Re: [PATCH v3 5/5] fast-export: do automatic reencoding of commit messages only if requested

Torsten Bögershausen <tboegi@xxxxxx> · Mon, 13 May 2019 14:56:35 +0200

On Mon, May 13, 2019 at 12:23:29PM +0200, Johannes Schindelin wrote:
> Hi Elijah,
>
> On Sat, 11 May 2019, Elijah Newren wrote:
>
> > [...] the craziness is based on how Windows behaves; it seems insane to
> > me that Windows decides to munge user data (in the form of the command
> > line provided), so much so that it makes me wonder if I really
> > understood Hannes' and Dscho's explanations of what it is doing.
>
> It is not the user data that is munged by *Windows*, but by *Git for
> Windows*. The user data on Windows is encoded in UTF-16 (or some slight
> variant thereof). Git *cannot* handle UTF-16. Git's test suite *cannot*
> handle UTF-16. So we convert. That's all there is to it.
>
> Ciao,
> Dscho
>
> P.S.: Of course it is not *all* there is to it. There is also a current
> code page which depends on the current user's current locale. We can
> definitely not rely on that, as Git has no idea about this and would quite
> positively produce incorrect output because of it. So we really just use
> the `*W()` functions of the Win32 API (i.e. the ones accepting wide
> Unicode characters and strings, i.e. UTF-16).

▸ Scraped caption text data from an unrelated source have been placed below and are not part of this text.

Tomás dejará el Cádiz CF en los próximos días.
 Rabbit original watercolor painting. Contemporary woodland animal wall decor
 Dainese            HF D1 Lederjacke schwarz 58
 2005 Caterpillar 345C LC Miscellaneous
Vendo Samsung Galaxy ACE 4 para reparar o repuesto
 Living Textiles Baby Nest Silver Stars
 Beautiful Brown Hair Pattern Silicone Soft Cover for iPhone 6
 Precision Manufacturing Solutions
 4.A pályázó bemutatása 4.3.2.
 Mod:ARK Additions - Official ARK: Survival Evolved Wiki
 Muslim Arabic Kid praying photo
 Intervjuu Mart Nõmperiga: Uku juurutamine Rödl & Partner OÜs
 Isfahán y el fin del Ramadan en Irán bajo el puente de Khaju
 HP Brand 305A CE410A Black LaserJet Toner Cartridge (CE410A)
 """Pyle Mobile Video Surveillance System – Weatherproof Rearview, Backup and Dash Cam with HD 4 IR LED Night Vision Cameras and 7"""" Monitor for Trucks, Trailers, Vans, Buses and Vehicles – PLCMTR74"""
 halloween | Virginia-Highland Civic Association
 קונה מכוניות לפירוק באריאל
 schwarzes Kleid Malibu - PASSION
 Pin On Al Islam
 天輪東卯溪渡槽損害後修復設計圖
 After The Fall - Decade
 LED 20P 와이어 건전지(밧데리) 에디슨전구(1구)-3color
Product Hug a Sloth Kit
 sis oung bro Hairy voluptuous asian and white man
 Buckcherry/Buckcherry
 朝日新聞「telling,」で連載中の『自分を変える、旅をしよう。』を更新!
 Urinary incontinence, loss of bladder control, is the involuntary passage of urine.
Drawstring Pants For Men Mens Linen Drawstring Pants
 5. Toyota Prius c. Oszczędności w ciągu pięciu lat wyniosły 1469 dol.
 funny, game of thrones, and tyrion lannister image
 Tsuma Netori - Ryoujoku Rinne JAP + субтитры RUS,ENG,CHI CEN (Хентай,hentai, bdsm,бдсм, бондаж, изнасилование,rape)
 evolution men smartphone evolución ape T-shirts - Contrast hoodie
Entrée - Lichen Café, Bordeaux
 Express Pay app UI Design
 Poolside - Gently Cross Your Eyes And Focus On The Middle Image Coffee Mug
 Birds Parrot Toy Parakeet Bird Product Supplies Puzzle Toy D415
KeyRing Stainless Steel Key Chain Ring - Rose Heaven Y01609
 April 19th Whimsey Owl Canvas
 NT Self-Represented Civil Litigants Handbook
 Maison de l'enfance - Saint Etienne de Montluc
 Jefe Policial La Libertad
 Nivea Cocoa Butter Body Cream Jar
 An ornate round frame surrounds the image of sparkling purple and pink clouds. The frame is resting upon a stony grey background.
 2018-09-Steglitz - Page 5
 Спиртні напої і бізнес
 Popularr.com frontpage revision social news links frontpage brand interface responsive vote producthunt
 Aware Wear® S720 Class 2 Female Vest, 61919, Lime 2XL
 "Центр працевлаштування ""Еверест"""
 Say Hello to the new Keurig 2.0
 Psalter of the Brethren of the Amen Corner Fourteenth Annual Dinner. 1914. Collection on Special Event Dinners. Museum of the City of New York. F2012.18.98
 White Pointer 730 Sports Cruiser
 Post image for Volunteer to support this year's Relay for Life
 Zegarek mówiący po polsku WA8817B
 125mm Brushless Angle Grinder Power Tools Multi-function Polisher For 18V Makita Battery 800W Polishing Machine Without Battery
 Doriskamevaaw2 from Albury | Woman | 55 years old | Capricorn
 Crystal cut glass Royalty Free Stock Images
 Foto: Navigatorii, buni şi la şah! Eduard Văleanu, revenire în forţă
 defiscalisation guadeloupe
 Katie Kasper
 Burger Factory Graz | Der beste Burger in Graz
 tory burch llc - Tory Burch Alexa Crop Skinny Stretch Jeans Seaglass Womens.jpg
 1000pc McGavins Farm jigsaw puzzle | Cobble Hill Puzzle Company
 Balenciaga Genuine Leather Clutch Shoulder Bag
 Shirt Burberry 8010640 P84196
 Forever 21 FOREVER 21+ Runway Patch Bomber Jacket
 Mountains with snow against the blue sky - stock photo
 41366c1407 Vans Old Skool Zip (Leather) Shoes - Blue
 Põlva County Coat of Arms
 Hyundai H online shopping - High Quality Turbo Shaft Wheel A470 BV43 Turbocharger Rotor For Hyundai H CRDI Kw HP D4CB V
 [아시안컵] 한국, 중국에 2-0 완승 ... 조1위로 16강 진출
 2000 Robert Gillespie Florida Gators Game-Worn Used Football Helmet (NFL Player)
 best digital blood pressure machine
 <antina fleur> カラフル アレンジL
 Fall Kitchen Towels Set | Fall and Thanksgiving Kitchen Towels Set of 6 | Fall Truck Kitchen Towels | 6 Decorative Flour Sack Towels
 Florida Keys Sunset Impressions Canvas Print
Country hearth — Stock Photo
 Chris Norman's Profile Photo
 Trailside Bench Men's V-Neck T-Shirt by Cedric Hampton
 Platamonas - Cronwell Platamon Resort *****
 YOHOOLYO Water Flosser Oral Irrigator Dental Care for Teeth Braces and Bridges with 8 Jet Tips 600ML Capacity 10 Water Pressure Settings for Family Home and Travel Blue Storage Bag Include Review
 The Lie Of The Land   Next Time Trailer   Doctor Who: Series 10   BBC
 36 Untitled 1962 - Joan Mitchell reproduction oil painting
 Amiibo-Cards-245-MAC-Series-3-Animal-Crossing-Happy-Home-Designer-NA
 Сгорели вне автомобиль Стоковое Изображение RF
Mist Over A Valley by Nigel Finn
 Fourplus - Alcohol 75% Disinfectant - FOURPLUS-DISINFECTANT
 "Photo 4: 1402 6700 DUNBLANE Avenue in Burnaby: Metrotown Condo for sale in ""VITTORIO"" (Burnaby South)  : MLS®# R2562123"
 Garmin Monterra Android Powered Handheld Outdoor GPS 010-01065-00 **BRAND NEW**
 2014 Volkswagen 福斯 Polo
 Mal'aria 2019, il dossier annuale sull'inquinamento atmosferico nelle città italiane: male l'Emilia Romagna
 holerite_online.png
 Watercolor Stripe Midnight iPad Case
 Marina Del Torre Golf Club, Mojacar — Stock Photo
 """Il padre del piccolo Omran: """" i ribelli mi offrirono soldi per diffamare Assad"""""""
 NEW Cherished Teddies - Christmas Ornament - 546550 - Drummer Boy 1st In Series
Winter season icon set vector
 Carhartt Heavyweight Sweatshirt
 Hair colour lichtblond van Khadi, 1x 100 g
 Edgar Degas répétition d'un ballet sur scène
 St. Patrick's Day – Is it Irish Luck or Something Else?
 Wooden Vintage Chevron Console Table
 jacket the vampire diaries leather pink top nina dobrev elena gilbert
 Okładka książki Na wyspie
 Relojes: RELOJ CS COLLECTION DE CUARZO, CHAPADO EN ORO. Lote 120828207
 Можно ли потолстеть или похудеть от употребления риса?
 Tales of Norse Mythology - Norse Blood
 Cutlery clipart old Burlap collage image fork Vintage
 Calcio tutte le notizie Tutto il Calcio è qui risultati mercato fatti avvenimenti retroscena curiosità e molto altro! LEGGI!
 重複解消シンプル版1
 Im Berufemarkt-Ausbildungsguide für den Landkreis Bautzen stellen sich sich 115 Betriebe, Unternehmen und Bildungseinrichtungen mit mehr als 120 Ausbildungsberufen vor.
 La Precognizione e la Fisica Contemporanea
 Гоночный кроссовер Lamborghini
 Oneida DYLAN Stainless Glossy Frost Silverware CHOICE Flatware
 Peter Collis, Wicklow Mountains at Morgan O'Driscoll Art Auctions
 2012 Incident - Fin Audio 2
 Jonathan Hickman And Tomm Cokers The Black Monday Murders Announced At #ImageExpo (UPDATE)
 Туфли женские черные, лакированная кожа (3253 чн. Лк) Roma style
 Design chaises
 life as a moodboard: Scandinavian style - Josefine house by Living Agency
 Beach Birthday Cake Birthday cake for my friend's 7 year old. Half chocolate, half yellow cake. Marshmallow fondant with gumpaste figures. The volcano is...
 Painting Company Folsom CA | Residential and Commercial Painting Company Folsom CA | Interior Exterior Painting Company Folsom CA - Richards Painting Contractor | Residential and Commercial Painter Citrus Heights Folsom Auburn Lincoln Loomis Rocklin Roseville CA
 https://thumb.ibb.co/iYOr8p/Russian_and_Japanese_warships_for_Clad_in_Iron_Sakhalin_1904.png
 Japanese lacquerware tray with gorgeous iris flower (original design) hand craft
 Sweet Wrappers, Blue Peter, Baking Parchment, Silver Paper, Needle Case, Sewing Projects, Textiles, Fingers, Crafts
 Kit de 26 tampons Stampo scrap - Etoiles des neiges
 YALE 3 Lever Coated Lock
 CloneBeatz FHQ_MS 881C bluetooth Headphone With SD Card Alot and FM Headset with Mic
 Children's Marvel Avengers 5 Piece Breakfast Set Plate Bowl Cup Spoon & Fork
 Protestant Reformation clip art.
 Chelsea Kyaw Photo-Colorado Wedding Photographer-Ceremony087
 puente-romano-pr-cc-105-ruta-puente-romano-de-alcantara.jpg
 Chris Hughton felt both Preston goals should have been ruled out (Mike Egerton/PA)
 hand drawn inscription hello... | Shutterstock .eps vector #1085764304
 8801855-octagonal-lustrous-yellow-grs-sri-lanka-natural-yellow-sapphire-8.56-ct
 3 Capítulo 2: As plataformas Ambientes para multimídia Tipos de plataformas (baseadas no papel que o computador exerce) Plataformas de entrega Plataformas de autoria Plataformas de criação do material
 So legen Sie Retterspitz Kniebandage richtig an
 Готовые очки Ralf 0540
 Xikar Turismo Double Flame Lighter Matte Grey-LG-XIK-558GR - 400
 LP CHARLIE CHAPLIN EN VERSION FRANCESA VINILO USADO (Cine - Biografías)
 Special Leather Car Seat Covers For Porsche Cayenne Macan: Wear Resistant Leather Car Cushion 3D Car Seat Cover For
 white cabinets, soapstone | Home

I don't think we can do
> better than that.

We can actuall feed valid UTF-8 into a test case.
(Remember that shell scripts need this octal numbering, see
t/t0050)

See the "ä" code point:
$ auml=$(printf '\303\244')
$ printf $auml
ä

Now we can feed those 2 bytes (wich are valid UTF) into
Git and say "convert them from ISO-8859-1 into UTF-8,
resulting in 4 bytes.
Is my explanation clear enough ?
If not, plese tell me.